**BRANO SCELTO**
____
Voglio essere chiara: con tutto ciò, non sto affatto dicendo che la reazione disperata e violenta di certi gazawi all’occupazione israeliana (e all’indifferenza occidentale) verificatasi lo scorso 7 ottobre fosse la strada giusta da seguire. Sono decisioni che solo i diretti interessati possono prendere, ma basta vedere gli orrori ancora più atroci che ne sono seguiti e si capisce subito che la violenza non fa che richiamare altra violenza e così all’infinito.  L’azione nonviolenta, invece, funziona alla lunga, ma richiede costanza e perseveranza e la capacità di mobilitare una risposta collettiva.
____
**RIGHE FORNITE**

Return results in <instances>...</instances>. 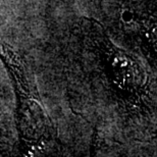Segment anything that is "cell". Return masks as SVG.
<instances>
[{
	"label": "cell",
	"mask_w": 157,
	"mask_h": 157,
	"mask_svg": "<svg viewBox=\"0 0 157 157\" xmlns=\"http://www.w3.org/2000/svg\"><path fill=\"white\" fill-rule=\"evenodd\" d=\"M2 58L13 76L17 95V127L20 138L28 149L45 150L55 141V131L38 95L35 83L17 54L2 44Z\"/></svg>",
	"instance_id": "1"
}]
</instances>
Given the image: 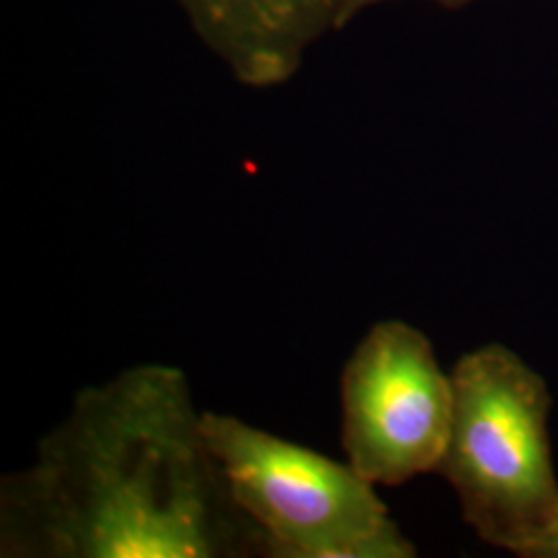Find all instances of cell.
I'll return each instance as SVG.
<instances>
[{
  "instance_id": "obj_1",
  "label": "cell",
  "mask_w": 558,
  "mask_h": 558,
  "mask_svg": "<svg viewBox=\"0 0 558 558\" xmlns=\"http://www.w3.org/2000/svg\"><path fill=\"white\" fill-rule=\"evenodd\" d=\"M2 558H267L203 433L186 375L140 364L77 393L0 480Z\"/></svg>"
},
{
  "instance_id": "obj_2",
  "label": "cell",
  "mask_w": 558,
  "mask_h": 558,
  "mask_svg": "<svg viewBox=\"0 0 558 558\" xmlns=\"http://www.w3.org/2000/svg\"><path fill=\"white\" fill-rule=\"evenodd\" d=\"M453 422L437 474L482 542L521 558L558 518L546 380L500 343L458 360Z\"/></svg>"
},
{
  "instance_id": "obj_3",
  "label": "cell",
  "mask_w": 558,
  "mask_h": 558,
  "mask_svg": "<svg viewBox=\"0 0 558 558\" xmlns=\"http://www.w3.org/2000/svg\"><path fill=\"white\" fill-rule=\"evenodd\" d=\"M203 433L267 558H412L377 486L348 461L279 439L230 414L203 412Z\"/></svg>"
},
{
  "instance_id": "obj_4",
  "label": "cell",
  "mask_w": 558,
  "mask_h": 558,
  "mask_svg": "<svg viewBox=\"0 0 558 558\" xmlns=\"http://www.w3.org/2000/svg\"><path fill=\"white\" fill-rule=\"evenodd\" d=\"M345 461L375 486L437 474L453 422V379L426 333L405 320L375 323L341 380Z\"/></svg>"
},
{
  "instance_id": "obj_5",
  "label": "cell",
  "mask_w": 558,
  "mask_h": 558,
  "mask_svg": "<svg viewBox=\"0 0 558 558\" xmlns=\"http://www.w3.org/2000/svg\"><path fill=\"white\" fill-rule=\"evenodd\" d=\"M232 77L255 89L292 80L308 50L338 32L343 0H174Z\"/></svg>"
},
{
  "instance_id": "obj_6",
  "label": "cell",
  "mask_w": 558,
  "mask_h": 558,
  "mask_svg": "<svg viewBox=\"0 0 558 558\" xmlns=\"http://www.w3.org/2000/svg\"><path fill=\"white\" fill-rule=\"evenodd\" d=\"M383 2H391V0H343L341 13H339L338 32L343 29V27H348L364 11H368L373 7H379ZM433 2H437L440 7H447V9H461V7L482 2V0H433Z\"/></svg>"
},
{
  "instance_id": "obj_7",
  "label": "cell",
  "mask_w": 558,
  "mask_h": 558,
  "mask_svg": "<svg viewBox=\"0 0 558 558\" xmlns=\"http://www.w3.org/2000/svg\"><path fill=\"white\" fill-rule=\"evenodd\" d=\"M527 558H558V518Z\"/></svg>"
}]
</instances>
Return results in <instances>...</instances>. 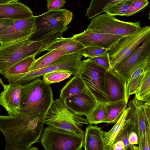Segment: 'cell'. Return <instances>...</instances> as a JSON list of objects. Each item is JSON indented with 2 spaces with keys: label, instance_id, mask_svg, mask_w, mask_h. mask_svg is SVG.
Masks as SVG:
<instances>
[{
  "label": "cell",
  "instance_id": "ee69618b",
  "mask_svg": "<svg viewBox=\"0 0 150 150\" xmlns=\"http://www.w3.org/2000/svg\"><path fill=\"white\" fill-rule=\"evenodd\" d=\"M0 83H1V84L2 85V86H3L4 88L6 86V85L4 83L3 81L1 79L0 77Z\"/></svg>",
  "mask_w": 150,
  "mask_h": 150
},
{
  "label": "cell",
  "instance_id": "8992f818",
  "mask_svg": "<svg viewBox=\"0 0 150 150\" xmlns=\"http://www.w3.org/2000/svg\"><path fill=\"white\" fill-rule=\"evenodd\" d=\"M42 42L30 39L0 45V73L3 75L19 61L39 54Z\"/></svg>",
  "mask_w": 150,
  "mask_h": 150
},
{
  "label": "cell",
  "instance_id": "d6986e66",
  "mask_svg": "<svg viewBox=\"0 0 150 150\" xmlns=\"http://www.w3.org/2000/svg\"><path fill=\"white\" fill-rule=\"evenodd\" d=\"M84 47L71 37L58 38L43 48L40 53L45 51L54 50H60L67 54H79L82 55Z\"/></svg>",
  "mask_w": 150,
  "mask_h": 150
},
{
  "label": "cell",
  "instance_id": "4316f807",
  "mask_svg": "<svg viewBox=\"0 0 150 150\" xmlns=\"http://www.w3.org/2000/svg\"><path fill=\"white\" fill-rule=\"evenodd\" d=\"M122 0H91L86 15L88 19L101 14L106 6Z\"/></svg>",
  "mask_w": 150,
  "mask_h": 150
},
{
  "label": "cell",
  "instance_id": "b9f144b4",
  "mask_svg": "<svg viewBox=\"0 0 150 150\" xmlns=\"http://www.w3.org/2000/svg\"><path fill=\"white\" fill-rule=\"evenodd\" d=\"M18 0H0V4L10 3L18 1Z\"/></svg>",
  "mask_w": 150,
  "mask_h": 150
},
{
  "label": "cell",
  "instance_id": "83f0119b",
  "mask_svg": "<svg viewBox=\"0 0 150 150\" xmlns=\"http://www.w3.org/2000/svg\"><path fill=\"white\" fill-rule=\"evenodd\" d=\"M134 0H122L107 6L103 9L104 12L110 15L124 16L129 6Z\"/></svg>",
  "mask_w": 150,
  "mask_h": 150
},
{
  "label": "cell",
  "instance_id": "7c38bea8",
  "mask_svg": "<svg viewBox=\"0 0 150 150\" xmlns=\"http://www.w3.org/2000/svg\"><path fill=\"white\" fill-rule=\"evenodd\" d=\"M122 35L99 33L87 29L71 37L85 47H96L108 49L124 37Z\"/></svg>",
  "mask_w": 150,
  "mask_h": 150
},
{
  "label": "cell",
  "instance_id": "7bdbcfd3",
  "mask_svg": "<svg viewBox=\"0 0 150 150\" xmlns=\"http://www.w3.org/2000/svg\"><path fill=\"white\" fill-rule=\"evenodd\" d=\"M140 150L139 146L131 144L129 148V150Z\"/></svg>",
  "mask_w": 150,
  "mask_h": 150
},
{
  "label": "cell",
  "instance_id": "2e32d148",
  "mask_svg": "<svg viewBox=\"0 0 150 150\" xmlns=\"http://www.w3.org/2000/svg\"><path fill=\"white\" fill-rule=\"evenodd\" d=\"M130 108L126 119H129L139 137V147L142 144L146 126L150 127L145 115L144 102L134 97L128 104Z\"/></svg>",
  "mask_w": 150,
  "mask_h": 150
},
{
  "label": "cell",
  "instance_id": "e0dca14e",
  "mask_svg": "<svg viewBox=\"0 0 150 150\" xmlns=\"http://www.w3.org/2000/svg\"><path fill=\"white\" fill-rule=\"evenodd\" d=\"M21 86L18 83H9L6 85L0 94V105L4 107L9 115L20 112Z\"/></svg>",
  "mask_w": 150,
  "mask_h": 150
},
{
  "label": "cell",
  "instance_id": "836d02e7",
  "mask_svg": "<svg viewBox=\"0 0 150 150\" xmlns=\"http://www.w3.org/2000/svg\"><path fill=\"white\" fill-rule=\"evenodd\" d=\"M149 4L148 0H134L125 13L124 16L133 15L145 8Z\"/></svg>",
  "mask_w": 150,
  "mask_h": 150
},
{
  "label": "cell",
  "instance_id": "ffe728a7",
  "mask_svg": "<svg viewBox=\"0 0 150 150\" xmlns=\"http://www.w3.org/2000/svg\"><path fill=\"white\" fill-rule=\"evenodd\" d=\"M150 67V55L137 64L131 71L127 82L129 96L135 94L139 86L146 69Z\"/></svg>",
  "mask_w": 150,
  "mask_h": 150
},
{
  "label": "cell",
  "instance_id": "277c9868",
  "mask_svg": "<svg viewBox=\"0 0 150 150\" xmlns=\"http://www.w3.org/2000/svg\"><path fill=\"white\" fill-rule=\"evenodd\" d=\"M44 123L54 129L83 134H85V131L82 127L88 124L86 119L74 113L59 99L53 100L46 114Z\"/></svg>",
  "mask_w": 150,
  "mask_h": 150
},
{
  "label": "cell",
  "instance_id": "d590c367",
  "mask_svg": "<svg viewBox=\"0 0 150 150\" xmlns=\"http://www.w3.org/2000/svg\"><path fill=\"white\" fill-rule=\"evenodd\" d=\"M139 148L140 150H150V127L146 126L142 142Z\"/></svg>",
  "mask_w": 150,
  "mask_h": 150
},
{
  "label": "cell",
  "instance_id": "5b68a950",
  "mask_svg": "<svg viewBox=\"0 0 150 150\" xmlns=\"http://www.w3.org/2000/svg\"><path fill=\"white\" fill-rule=\"evenodd\" d=\"M82 56L79 54H66L44 68L21 74H6L4 76L9 83H18L22 85L45 74L56 70H65L74 76H79L83 63L81 60Z\"/></svg>",
  "mask_w": 150,
  "mask_h": 150
},
{
  "label": "cell",
  "instance_id": "5bb4252c",
  "mask_svg": "<svg viewBox=\"0 0 150 150\" xmlns=\"http://www.w3.org/2000/svg\"><path fill=\"white\" fill-rule=\"evenodd\" d=\"M104 85L106 94L110 102L123 99L128 102L129 96L127 91V81L114 70L106 71Z\"/></svg>",
  "mask_w": 150,
  "mask_h": 150
},
{
  "label": "cell",
  "instance_id": "4fadbf2b",
  "mask_svg": "<svg viewBox=\"0 0 150 150\" xmlns=\"http://www.w3.org/2000/svg\"><path fill=\"white\" fill-rule=\"evenodd\" d=\"M150 55V36L138 47L128 56L121 61L114 69V71L127 82L130 73L140 62Z\"/></svg>",
  "mask_w": 150,
  "mask_h": 150
},
{
  "label": "cell",
  "instance_id": "cb8c5ba5",
  "mask_svg": "<svg viewBox=\"0 0 150 150\" xmlns=\"http://www.w3.org/2000/svg\"><path fill=\"white\" fill-rule=\"evenodd\" d=\"M87 86L79 75H75L65 84L61 91L59 99H65L86 89Z\"/></svg>",
  "mask_w": 150,
  "mask_h": 150
},
{
  "label": "cell",
  "instance_id": "8d00e7d4",
  "mask_svg": "<svg viewBox=\"0 0 150 150\" xmlns=\"http://www.w3.org/2000/svg\"><path fill=\"white\" fill-rule=\"evenodd\" d=\"M47 7L48 11L57 10L63 7L66 2L65 0H47Z\"/></svg>",
  "mask_w": 150,
  "mask_h": 150
},
{
  "label": "cell",
  "instance_id": "9a60e30c",
  "mask_svg": "<svg viewBox=\"0 0 150 150\" xmlns=\"http://www.w3.org/2000/svg\"><path fill=\"white\" fill-rule=\"evenodd\" d=\"M66 106L80 116L88 115L98 103L88 87L85 90L65 99Z\"/></svg>",
  "mask_w": 150,
  "mask_h": 150
},
{
  "label": "cell",
  "instance_id": "9c48e42d",
  "mask_svg": "<svg viewBox=\"0 0 150 150\" xmlns=\"http://www.w3.org/2000/svg\"><path fill=\"white\" fill-rule=\"evenodd\" d=\"M79 76L94 96L98 103H109L110 101L105 89L104 80L107 71L91 62L84 60Z\"/></svg>",
  "mask_w": 150,
  "mask_h": 150
},
{
  "label": "cell",
  "instance_id": "f1b7e54d",
  "mask_svg": "<svg viewBox=\"0 0 150 150\" xmlns=\"http://www.w3.org/2000/svg\"><path fill=\"white\" fill-rule=\"evenodd\" d=\"M108 104L98 103L90 114L86 116L88 123L90 125H97L102 123L106 113Z\"/></svg>",
  "mask_w": 150,
  "mask_h": 150
},
{
  "label": "cell",
  "instance_id": "d4e9b609",
  "mask_svg": "<svg viewBox=\"0 0 150 150\" xmlns=\"http://www.w3.org/2000/svg\"><path fill=\"white\" fill-rule=\"evenodd\" d=\"M66 54H67L65 52L57 50L49 51L47 53L35 59L30 67L28 71L45 67Z\"/></svg>",
  "mask_w": 150,
  "mask_h": 150
},
{
  "label": "cell",
  "instance_id": "4dcf8cb0",
  "mask_svg": "<svg viewBox=\"0 0 150 150\" xmlns=\"http://www.w3.org/2000/svg\"><path fill=\"white\" fill-rule=\"evenodd\" d=\"M71 75V73L65 70H56L44 75L43 80L50 85L62 81L69 78Z\"/></svg>",
  "mask_w": 150,
  "mask_h": 150
},
{
  "label": "cell",
  "instance_id": "e575fe53",
  "mask_svg": "<svg viewBox=\"0 0 150 150\" xmlns=\"http://www.w3.org/2000/svg\"><path fill=\"white\" fill-rule=\"evenodd\" d=\"M109 50L96 47H88L84 48L82 56L85 57L92 58L103 55Z\"/></svg>",
  "mask_w": 150,
  "mask_h": 150
},
{
  "label": "cell",
  "instance_id": "3957f363",
  "mask_svg": "<svg viewBox=\"0 0 150 150\" xmlns=\"http://www.w3.org/2000/svg\"><path fill=\"white\" fill-rule=\"evenodd\" d=\"M53 100L50 85L38 78L21 86L20 112L30 115L46 114Z\"/></svg>",
  "mask_w": 150,
  "mask_h": 150
},
{
  "label": "cell",
  "instance_id": "44dd1931",
  "mask_svg": "<svg viewBox=\"0 0 150 150\" xmlns=\"http://www.w3.org/2000/svg\"><path fill=\"white\" fill-rule=\"evenodd\" d=\"M101 128L90 125L86 128L83 146L85 150H103Z\"/></svg>",
  "mask_w": 150,
  "mask_h": 150
},
{
  "label": "cell",
  "instance_id": "7a4b0ae2",
  "mask_svg": "<svg viewBox=\"0 0 150 150\" xmlns=\"http://www.w3.org/2000/svg\"><path fill=\"white\" fill-rule=\"evenodd\" d=\"M73 14L66 9L48 11L35 16L36 29L29 39L41 42L42 45L39 51L57 38L62 37L68 28L67 25L73 18Z\"/></svg>",
  "mask_w": 150,
  "mask_h": 150
},
{
  "label": "cell",
  "instance_id": "30bf717a",
  "mask_svg": "<svg viewBox=\"0 0 150 150\" xmlns=\"http://www.w3.org/2000/svg\"><path fill=\"white\" fill-rule=\"evenodd\" d=\"M149 36L150 26L147 25L132 34L123 37L112 46L109 50L111 70H114Z\"/></svg>",
  "mask_w": 150,
  "mask_h": 150
},
{
  "label": "cell",
  "instance_id": "6da1fadb",
  "mask_svg": "<svg viewBox=\"0 0 150 150\" xmlns=\"http://www.w3.org/2000/svg\"><path fill=\"white\" fill-rule=\"evenodd\" d=\"M46 114L30 115L20 112L0 116V130L6 141V150H30L41 135Z\"/></svg>",
  "mask_w": 150,
  "mask_h": 150
},
{
  "label": "cell",
  "instance_id": "60d3db41",
  "mask_svg": "<svg viewBox=\"0 0 150 150\" xmlns=\"http://www.w3.org/2000/svg\"><path fill=\"white\" fill-rule=\"evenodd\" d=\"M143 102L146 117L148 124L150 125V101Z\"/></svg>",
  "mask_w": 150,
  "mask_h": 150
},
{
  "label": "cell",
  "instance_id": "8fae6325",
  "mask_svg": "<svg viewBox=\"0 0 150 150\" xmlns=\"http://www.w3.org/2000/svg\"><path fill=\"white\" fill-rule=\"evenodd\" d=\"M36 29L35 16L15 20L10 26L0 32L1 45L28 40Z\"/></svg>",
  "mask_w": 150,
  "mask_h": 150
},
{
  "label": "cell",
  "instance_id": "52a82bcc",
  "mask_svg": "<svg viewBox=\"0 0 150 150\" xmlns=\"http://www.w3.org/2000/svg\"><path fill=\"white\" fill-rule=\"evenodd\" d=\"M40 142L45 150H81L85 134L56 129L49 126L42 133Z\"/></svg>",
  "mask_w": 150,
  "mask_h": 150
},
{
  "label": "cell",
  "instance_id": "1f68e13d",
  "mask_svg": "<svg viewBox=\"0 0 150 150\" xmlns=\"http://www.w3.org/2000/svg\"><path fill=\"white\" fill-rule=\"evenodd\" d=\"M132 125L129 119H126L125 124L117 136L115 142L118 140L122 141L125 144V150H129L130 144L128 141V137L132 129Z\"/></svg>",
  "mask_w": 150,
  "mask_h": 150
},
{
  "label": "cell",
  "instance_id": "74e56055",
  "mask_svg": "<svg viewBox=\"0 0 150 150\" xmlns=\"http://www.w3.org/2000/svg\"><path fill=\"white\" fill-rule=\"evenodd\" d=\"M138 135L132 126V129L129 133L128 137V142L130 144L134 145L138 144Z\"/></svg>",
  "mask_w": 150,
  "mask_h": 150
},
{
  "label": "cell",
  "instance_id": "d6a6232c",
  "mask_svg": "<svg viewBox=\"0 0 150 150\" xmlns=\"http://www.w3.org/2000/svg\"><path fill=\"white\" fill-rule=\"evenodd\" d=\"M92 62L107 71L111 70L110 59L109 52L100 56L88 58Z\"/></svg>",
  "mask_w": 150,
  "mask_h": 150
},
{
  "label": "cell",
  "instance_id": "f546056e",
  "mask_svg": "<svg viewBox=\"0 0 150 150\" xmlns=\"http://www.w3.org/2000/svg\"><path fill=\"white\" fill-rule=\"evenodd\" d=\"M35 56H31L19 61L10 67L4 75L20 74L27 72L31 64L35 59Z\"/></svg>",
  "mask_w": 150,
  "mask_h": 150
},
{
  "label": "cell",
  "instance_id": "ab89813d",
  "mask_svg": "<svg viewBox=\"0 0 150 150\" xmlns=\"http://www.w3.org/2000/svg\"><path fill=\"white\" fill-rule=\"evenodd\" d=\"M111 150H125L123 142L122 140L115 142L113 144Z\"/></svg>",
  "mask_w": 150,
  "mask_h": 150
},
{
  "label": "cell",
  "instance_id": "ba28073f",
  "mask_svg": "<svg viewBox=\"0 0 150 150\" xmlns=\"http://www.w3.org/2000/svg\"><path fill=\"white\" fill-rule=\"evenodd\" d=\"M87 29L99 33L126 36L132 34L141 28L139 21L128 22L117 19L106 14H100L92 18Z\"/></svg>",
  "mask_w": 150,
  "mask_h": 150
},
{
  "label": "cell",
  "instance_id": "ac0fdd59",
  "mask_svg": "<svg viewBox=\"0 0 150 150\" xmlns=\"http://www.w3.org/2000/svg\"><path fill=\"white\" fill-rule=\"evenodd\" d=\"M33 16L32 11L28 6L18 1L0 4V19L17 20Z\"/></svg>",
  "mask_w": 150,
  "mask_h": 150
},
{
  "label": "cell",
  "instance_id": "f35d334b",
  "mask_svg": "<svg viewBox=\"0 0 150 150\" xmlns=\"http://www.w3.org/2000/svg\"><path fill=\"white\" fill-rule=\"evenodd\" d=\"M15 20L11 19H0V32L11 25Z\"/></svg>",
  "mask_w": 150,
  "mask_h": 150
},
{
  "label": "cell",
  "instance_id": "7402d4cb",
  "mask_svg": "<svg viewBox=\"0 0 150 150\" xmlns=\"http://www.w3.org/2000/svg\"><path fill=\"white\" fill-rule=\"evenodd\" d=\"M130 108L127 107L112 128L108 132L101 130V136L103 140V150H111L113 144L122 129L126 120Z\"/></svg>",
  "mask_w": 150,
  "mask_h": 150
},
{
  "label": "cell",
  "instance_id": "603a6c76",
  "mask_svg": "<svg viewBox=\"0 0 150 150\" xmlns=\"http://www.w3.org/2000/svg\"><path fill=\"white\" fill-rule=\"evenodd\" d=\"M128 102L123 99L108 104L106 113L102 123L111 124L116 123L127 107Z\"/></svg>",
  "mask_w": 150,
  "mask_h": 150
},
{
  "label": "cell",
  "instance_id": "484cf974",
  "mask_svg": "<svg viewBox=\"0 0 150 150\" xmlns=\"http://www.w3.org/2000/svg\"><path fill=\"white\" fill-rule=\"evenodd\" d=\"M135 94V97L139 100L143 102L150 101V67L145 70Z\"/></svg>",
  "mask_w": 150,
  "mask_h": 150
}]
</instances>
____
**CONSEGNA SCRITTA 1**
Le affermazioni (a), (b) e (c) concordano con il brano sulla violenza e l’azione nonviolenta? Rispondi sì o no a ciascuna, citando tra virgolette le parole del brano che lo stabiliscono.
(a) Il brano presenta la reazione del 7 ottobre come la strada giusta da seguire.
(b) Secondo il brano, l’azione nonviolenta funziona alla lunga.
(c) Secondo il brano, l’azione nonviolenta non richiede una risposta collettiva.
**CONSEGNA SCRITTA 2**
Prosegui il brano sulla violenza e l’azione nonviolenta a partire dal punto in cui si ferma.

**RISPOSTA CORRETTA 1**
(a) No: "non sto affatto dicendo che la reazione disperata e violenta di certi gazawi all’occupazione israeliana (e all’indifferenza occidentale) verificatasi lo scorso 7 ottobre fosse la strada giusta da seguire".
(b) Sì: "L’azione nonviolenta, invece, funziona alla lunga".
(c) No: "richiede costanza e perseveranza e la capacità di mobilitare una risposta collettiva".

**RISPOSTA CORRETTA 2**
C’è infine un ultimo motivo per cercare di praticare e di far praticare la Nonviolenza Attiva (“attiva” vuol dire, appunto, creando poi le condizioni sociali perché possa funzionare davvero) ed è questo: se il ricorso alla violenza va rifiutato, è perché la violenza agisce anche contro chi la pratica. Lo avvilisce. Lo distrugge dal di dentro. Guardate, ad esempio, tutti i soldati affetti dal disturbo da stress post-traumatico per via delle violenze che hanno visto e che hanno dovuto commettere; tanti sono tornati a casa solo per suicidarsi o per compiere stragi per strada.

E’ proprio così.  Infatti è appena uscito un bellissimo documentario della Deutsche Welle, “Julian Assange e gli oscuri segreti della guerra”.  Mostra i terribili effetti della guerra in Iraq sulla psiche del soldato che ha salvato il ragazzo ferito che vediamo nel video di Assange Collateral Murder.  E’ un documentario sconvolgente, ma da vedere assolutamente (avendo cura di settare correttamente i sottotitoli in italiano agendo sul piccolo ingranaggio sullo schermo).

Grazie mille per il tuo tempo, ora seguiremo le proteste di CodePink con interesse ancora maggiore.